Shortly
after getting the youth group off the ground in the fall of 1966, I got a call
from Miss Anderson, Youth Conference faculty leader at Canadian Bible College.
She called about Bible quizzing. She wanted to try the quiz program and see
what would happen, but she was trying to make sure there would be some teams. Could she count on me? I
had worked with her on Youth Conference for three years and we had talked about
the program in the past. I think I was one of the only students with some
background in Bible quizzing. Ut was pretty much and American thing. I had quizzed with youth for Christ my last two
years of high school. I was the stop quizzer in the state my senior year.
I
am not sure when it occurred, but Youth For Christ had closed down the quiz
program and several denominations liked it so much they were starting their own.
Miss
A’s sister was Mavis Weidman, the International Director of Christian Education
for The Christian and Missionary Alliance and she was hoping to launch the
program throughout the two countries at their big youth LIFE conference in the
summer of 1967. This was going to be a test run. Who better to test the
program than her sister? With no background, they were simply going to follow
the old YFC program. I did know that one pretty well.
My
first goal was to put a team together. I needed five, and one had to be of the
opposite sex. I picked up Bob Peters and Rick Hindmarsh
first, both very bright guys. Larry Clark came on board and I had talked Judy
Friesen into it, but she was very busy and struggled. But she was determined to
help get a youth program off the ground and as a senior was willing to just sit
with the team if it would help. It did. I still needed one more person. I knew
I could not just make an announcement; I was going to have to recruit
personally.
Holden
Bowker’s mother had come to visit me at the church to recruit me to pray with
her that ten students would go from our church to Bible College. She was
burdened that few University Drive kids were preparing for ministry. Of course,
she talked about what a talented and brilliant student her third son was and wanted
to see him have a deeper connection to the church. I told her about my quizzing
call and she directed me to Holden. He was a winner. He was bright, aggressive
and determined. He had a real desire to win and had the skills to do it. He also liked to challenge questionable answers and was good at it if over done at time.
Those
first years were very primitive compared to the mechanics of later years.

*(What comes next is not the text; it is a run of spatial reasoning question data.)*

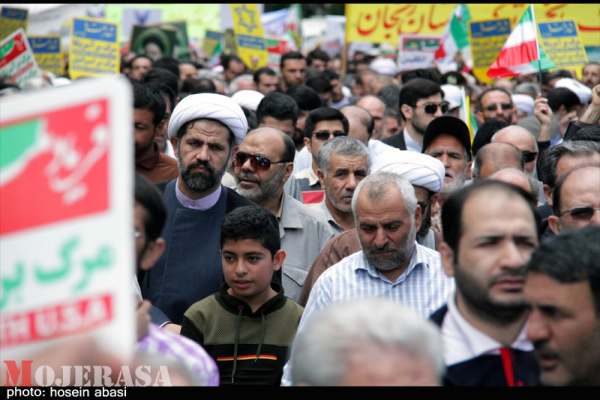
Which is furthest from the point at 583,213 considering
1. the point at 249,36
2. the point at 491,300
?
the point at 249,36

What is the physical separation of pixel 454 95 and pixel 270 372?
646 centimetres

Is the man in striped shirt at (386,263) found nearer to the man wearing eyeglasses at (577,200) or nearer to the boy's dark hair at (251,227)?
the boy's dark hair at (251,227)

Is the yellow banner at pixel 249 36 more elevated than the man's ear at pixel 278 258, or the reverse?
the yellow banner at pixel 249 36

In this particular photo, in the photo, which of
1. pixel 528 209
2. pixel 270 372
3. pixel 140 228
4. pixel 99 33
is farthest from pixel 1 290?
pixel 99 33

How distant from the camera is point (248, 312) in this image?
18.0 ft

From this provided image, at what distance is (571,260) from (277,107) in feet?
20.7

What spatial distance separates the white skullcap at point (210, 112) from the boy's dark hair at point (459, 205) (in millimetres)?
2973

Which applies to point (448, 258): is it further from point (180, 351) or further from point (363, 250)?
point (363, 250)

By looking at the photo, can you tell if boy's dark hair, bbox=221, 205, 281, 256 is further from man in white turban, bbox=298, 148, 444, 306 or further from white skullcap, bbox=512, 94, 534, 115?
white skullcap, bbox=512, 94, 534, 115

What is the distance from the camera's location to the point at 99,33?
14273 millimetres

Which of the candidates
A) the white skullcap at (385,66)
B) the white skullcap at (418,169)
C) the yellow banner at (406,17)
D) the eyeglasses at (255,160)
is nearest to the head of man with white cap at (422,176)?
the white skullcap at (418,169)

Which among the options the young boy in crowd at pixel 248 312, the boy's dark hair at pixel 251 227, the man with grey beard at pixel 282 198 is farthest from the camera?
the man with grey beard at pixel 282 198

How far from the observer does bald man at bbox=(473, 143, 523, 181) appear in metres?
→ 7.42

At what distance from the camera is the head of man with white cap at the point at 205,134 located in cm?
655
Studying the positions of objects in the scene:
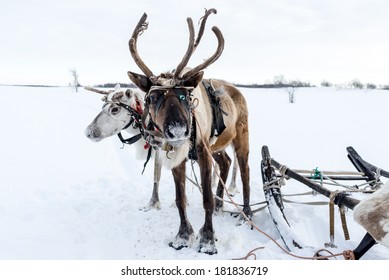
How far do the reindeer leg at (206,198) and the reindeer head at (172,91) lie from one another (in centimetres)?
64

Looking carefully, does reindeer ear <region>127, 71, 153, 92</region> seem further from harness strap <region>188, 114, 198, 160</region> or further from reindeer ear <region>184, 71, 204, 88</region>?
harness strap <region>188, 114, 198, 160</region>

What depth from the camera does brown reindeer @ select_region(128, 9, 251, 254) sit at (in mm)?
3391

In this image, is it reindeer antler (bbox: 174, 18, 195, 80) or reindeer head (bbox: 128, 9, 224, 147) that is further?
reindeer antler (bbox: 174, 18, 195, 80)

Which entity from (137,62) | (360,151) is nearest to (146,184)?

Besides a quizmaster, a scorekeeper worked by hand and announced the score
from time to time, and there were jump judges. There were suppose to be three, but
often finding one was a challenge. They would try and watch all twelve quizzers
at the same time and determine who jumped first. Three teams of four each competed at one time.
Quizzers
had their little tricks to win the jump. Although it was supposed to be about
who got their rear off the chair first, the most flamboyant jumper usually won.
To jump high and throw your arms wildly around was a wining distraction. Drawing attention often worked. We
won at Youth Conference in 1967. Because of a small interest and travel there
was no separate district competition that I recall. All teams from our district
were at that conference and it served as our district championship. There was
no separate national competition. Instead each district was invited to come to
LIFE '67 at Estes Park that summer to compete for a "national title."
There were only a few districts that came, most quit inexperienced. The
toughest competition came from of Tenth Avenue in Vancouver and Western
Pennsylvania. Out first year, we quizzed on the book of Acts. Both the other
teams had former Youth For Christ quizzers as their coaches and they knew what they
were doing. They both out coached me and their teams were sharp. We placed
third.
Mrs.
Weidman loved the results and planned for nationals the next year. 1968. It was
at St. Paul - sort of the middle of the country. The teams were the same and
they beat us again. What were new to us were electronic quiz seats and a big
beautiful scoreboard. We were in awe. Throwing your arms in the air no longer
worked. Just getting off the seat was the key. Jumps became smaller, tighter
and less obvious. Some didn’t even look like they jumped. We placed third on
the book of John.
Bert
was from Ohio I believe. He brought all that quiz equipment out in his big
black hearse. He was such a delightful guy and always cheerful and helpful. He
let us all practice as needed to adjust to the technology. My team was still
pretty wild in their jumps. However, Western PA had the advantage. They had
Bert and his equipment at their district championships.
We
went right home and commissioned an electrician to make us a set. He did and
they worked, but they were about 1-1/2 inches thick and very uncomfortable. We
would be competitive the next year.
In
1969 they had a plan to get more teams at nationals by setting up regional
competitions first. In our case, that was also at St. Paul. So we took our
church team and a district team. No one expected that one district would
qualify the top two teams. We did. There was a great deal of debate about how
to organize the teams. They wanted to include as many churches as possible and
my selfish side was that I only believed that our church team could win. I knew
we would be up against Vancouver again and did not know how we would ever pull
a district team together for practice. So we did both. We held practices
in Saskatoon and those from other cities came when they could. The big winner
was Tom Vincent from Outlook. He made all the practices and was a great
quizzer.
1 comment:
Bert & Bernice, and their custom-made seats & scoreboard, continued to appear at Internationals. I believe Bert's last year was 1990, and Bernice then stopped attending in the mid-90's.